* [TASKS TO COMPLETE]:
[a] Repeat the passage from the business-plan post starting at "Aieeee. The business-plan" and ending at "in a drawer somewhere long ago.", word for word.
[b] According to the business-plan post, why is writing a plan worthwhile even though its profit figures are largely invented? Answer in one to three sentences.

EXTRACTED TEXT section start

Editor and CEO, Geniocity.com
A project of The Genius Group LLC

Creative Nerve

June 18th, 2008 | Uncategorized

Creative Nerve: What It’s Really Like to Start a Business

We’ve asked an enormous range of people for advice. Lawyers, business experts, civic leaders, accountants, technology gurus, marketing people, elected officials, artists, designers, retail folks, PR veterans – we could start our own city with these people. And the second question out of nearly everyone’s mouth has been, “Do you have a business plan?”

Aieeee. The business-plan issue. If you start your own company, you’ll face it, too.

The fact is, of all the people we’ve talked to, the only ones who didn’t  seem to care about  business plans were artists and technology entrepreneurs – the very people Most Likely to Start Something Independent. 

Individual artists just tend not to be ruled by plans; artists starting nonprofit organizations think more about mission statements and building their boards of directors. The techies? Well, we went to several of Cleveland’s many digital conferences and at one one them, I directly asked a panel of young technology entrepreneurs if they had created business plans for their companies. One simply said no. Another said he probably ought to put one together. The third sheepishly admitted that he had the start of one, but he’d stuck it in a drawer somewhere long ago.

Entrepreneurs know they’re supposed to develop business plans, but frankly, no one wants to actually do it.  They’re like giant term papers. They have a huge ugh factor.

People who’ve succeeded without them insist they aren’t really necessary (see college educations), but the fact is that all the people you’re going to want help – read money – from will demand to see your plan.

Really. All of them. Unless you’re planning to ask your grandma to underwrite your enterprise – and even she might insist you do one.

Banks, foundations, venture capitalists, incubators and angel investors want to know exactly how your new business is going to work. Which is kind of amusing, since everyone admits privately that all the projected customer-base and profit numbers will have to be invented.

The truth is, you – and they - don’t know if your business will succeed. And you won’t know until you get it up and running, probably over years. Unless you already have a working business, the bottom-line numbers tend be a polite fiction.  

But writing a plan – and my business advisor and fellow blogger Will Limkemann will be entertained to find me espousing his view now – truly does force you to consider every aspect of your business, from philosophy to staff positions to production costs. Especially if you have partners, it helps a lot to work out in advance any differences of opinion you may have on, say, whether or not you’re going to offer your employees health insurance, or if you’re going to locate your offices downtown or in the ‘burbs.

You know what they say – don’t get married without working out how many children you want and how you’re going to handle religion.

EXTRACTED TEXT section end
STORED DATA section start

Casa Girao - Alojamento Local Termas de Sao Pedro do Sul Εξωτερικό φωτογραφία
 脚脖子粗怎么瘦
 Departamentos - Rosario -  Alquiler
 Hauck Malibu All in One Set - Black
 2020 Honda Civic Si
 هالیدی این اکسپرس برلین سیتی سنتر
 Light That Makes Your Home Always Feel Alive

STORED DATA section end
STORED DATA section start

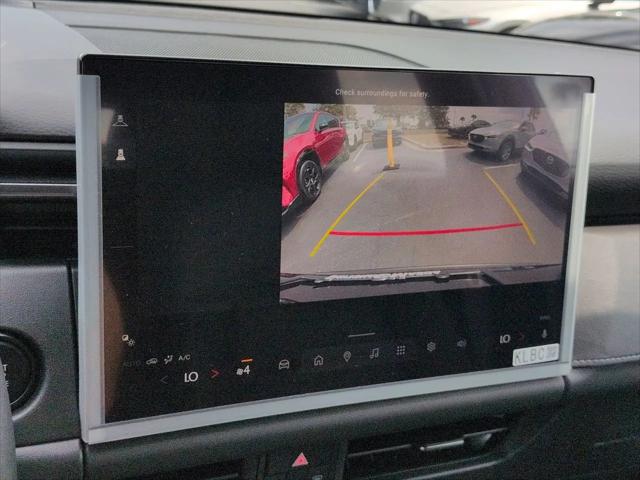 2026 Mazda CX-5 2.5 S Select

STORED DATA section end

* [ANSWERS TO EACH TASK]:
[a]
Aieeee. The business-plan issue. If you start your own company, you’ll face it, too.

The fact is, of all the people we’ve talked to, the only ones who didn’t  seem to care about  business plans were artists and technology entrepreneurs – the very people Most Likely to Start Something Independent. 

Individual artists just tend not to be ruled by plans; artists starting nonprofit organizations think more about mission statements and building their boards of directors. The techies? Well, we went to several of Cleveland’s many digital conferences and at one one them, I directly asked a panel of young technology entrepreneurs if they had created business plans for their companies. One simply said no. Another said he probably ought to put one together. The third sheepishly admitted that he had the start of one, but he’d stuck it in a drawer somewhere long ago.

[b] Writing a plan forces you to consider every aspect of your business, from philosophy to staff positions to production costs. If you have partners, it also helps you settle differences of opinion in advance. Examples include whether to offer employees health insurance and whether to locate offices downtown or in the suburbs.